Italiani brava gente

A Pola xe l’Arena,
La “Foiba” xe a Pisin
che i buta zò in quel fondo
chi ga zerto morbin.
E a chi con zerte storie
Fra i piè ne vegnerà,
Diseghe ciaro e tondo:
Feve più in là, più in là.


(Italico Giulio [Giuseppe Cobol], “Trieste. La fedele di Roma”. Torino, Lattes, 1919)


"Le foibe furono il prodotto di odii diversi: etnico, nazionale e ideologico. Furono la risoluzione brutale di un tentativo rivoluzionario di annessione territoriale.
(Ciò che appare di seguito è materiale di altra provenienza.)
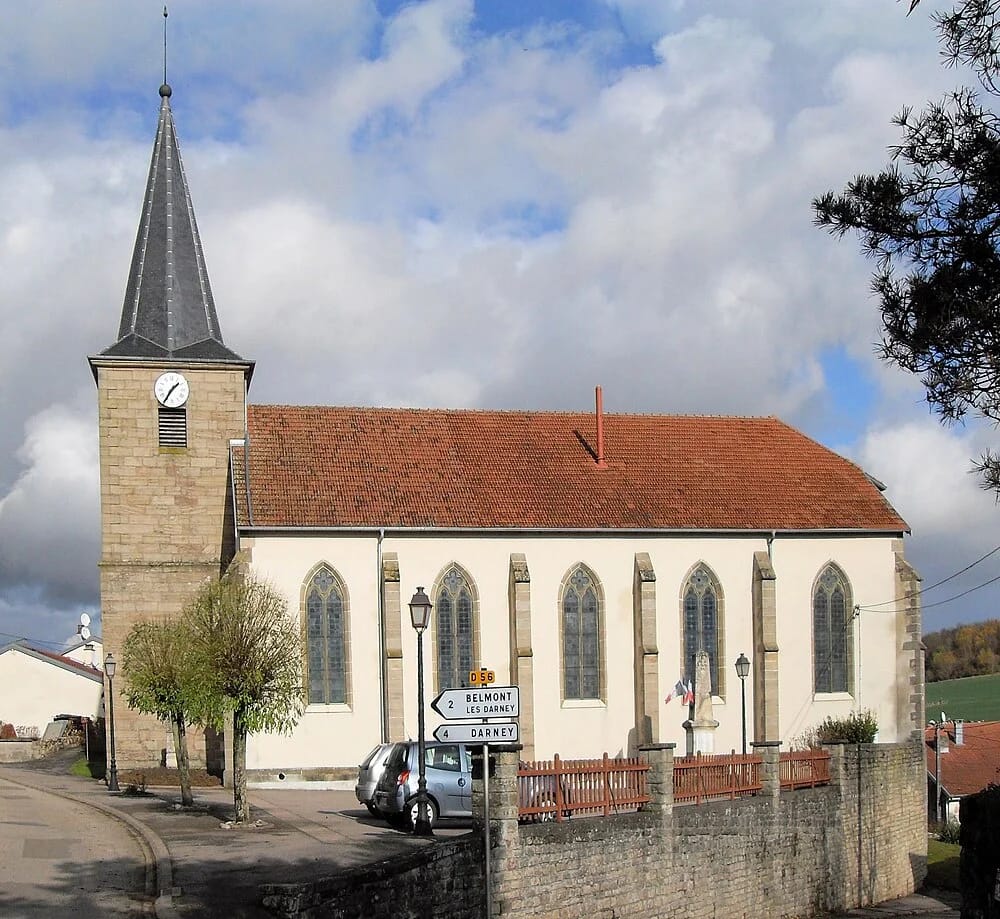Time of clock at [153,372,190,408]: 1:35
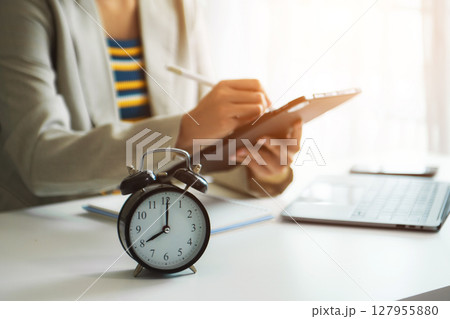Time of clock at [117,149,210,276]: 8:00
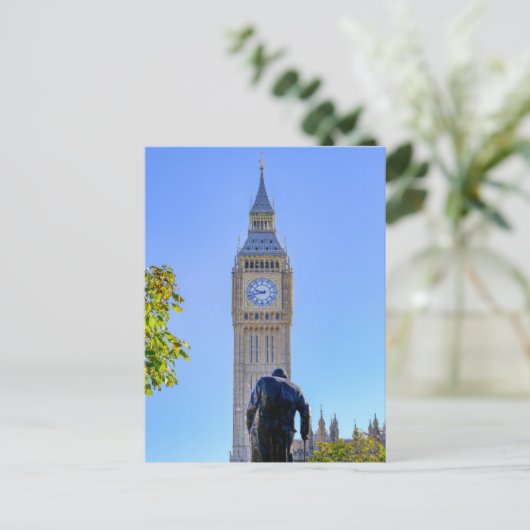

Chi non ci stava, veniva eliminato".

"Sin quando si continuerà a voler parlare della Venezia Giulia, di una regione italiana, senza accettarne la realtà di un territorio abitato da diversi gruppi nazionali e trasformato in area di conflitto interetnico dai vincitori del 1918, incapaci di affrontare i problemi posti dalla compresenza di gruppi nazionali diversi, si continuerà a perpetuare la menzogna dell’italianità offesa e a occultare (e non solo a rimuovere) la realtà dell’italianità sopraffattrice [...]. Ma che cosa sa tuttora la maggioranza degli italiani sulla politica di sopraffazione del fascismo contro le minoranze slovena e croata (senza parlare dei sudtirolesi o dei francofoni della Valle d’Aosta) addirittura da prima dell’avvento al potere; della brutale snazionalizzazione (proibizione della propria lingua, chiusura di scuole e amministrazioni locali, boicottaggio del culto, imposizione di cognomi italianizzati, toponimi cambiati) come parte di un progetto di distruzione dell’identità nazionale e culturale delle minoranze e della distruzione della loro memoria storica? [...]. Che cosa sanno dell’occupazione e dello smembramento della Jugoslavia e della sciagurata annessione della provincia di Lubiana al regno d’Italia, con il seguito di rappresaglie e repressioni che poco hanno da invidiare ai crimini nazisti? Che cosa sanno degli ultranazionalisti italiani che nel loro odio antislavo fecero causa comune con i nazisti insediati nel Litorale adriatico, sullo sfondo della Risiera di S. Sabba e degli impiccati di via Ghega? Ecco che cosa significa parlare delle foibe: chiamare in causa il complesso di situazioni cumulatesi nell’arco di un ventennio con l’esasperazione di violenza e di lacerazioni politiche, militari, sociali concentratesi in particolare nei cinque anni della fase più acuta della seconda guerra mondiale. È qui che nascono le radici dell’odio, delle foibe, dell’esodo dall’Istria". (Enzo Collotti, Il Manifesto, 11.02.2007)


Inutile voler amputare la Storia dalle sue radici - peccare per relativismo. Voler fare della Storia lo strumento della rivincita. Una benda sugli occhi dei fatti per poter gridare: "anche noi eravamo vittime". E dopo il Giorno della Memoria, instaurare la Giornata del Ricordo. Come per par condicio: un do ut des. La Memoria per le vittime dei regimi nazi-fascisti, il Ricordo per le vittime dei comunisti.

Ma se nel primo caso, i dubbi non esistono. Per il secondo si chiede di ’educare’ le menti, anche con metodi coercitivi:

"Chi non è in grado di misurarsi con questo grado di sensibilità sul tema delle foibe è indegno di avere un ruolo di responsabilità nelle nostre scuole". Così il ministro per la Gioventù, Giorgia Meloni, in occasione del Consiglio degli esuli organizzato in Campidoglio a Roma questo 10 febbraio. "Ritengo - ha aggiunto il ministro - che questi dirigenti siano inadeguati. Parlerò con il ministro Gelmini, per vedere se si può fare qualcosa per far rispettare la legge nazionale a queste persone".

"Mi associo a quello che ha detto Meloni - ha aggiunto Gianni Alemanno, anche lui presente in Campidoglio - I dirigenti e gli insegnanti che non celebrano la giornata del Ricordo non sono all’altezza del loro compito ed andrebbero rimossi".

In mattinata il sindaco di Roma aveva deposto all’Altare della Patria una corona in occasione di questo giorno. Una cerimonia a l’iniziativa di Alemanno con la presenza di parenti delle vittime e degli esuli istriano-dalmati, il presidente del Consiglio comunale Marco Pomarici e il comandante del Comando militare della capitale, generale Domenico Rossi. Ma non parliamo di strumentalizzazione dei luoghi rappresentanti della Nazione, né di abuso di potere del sindaco di Roma.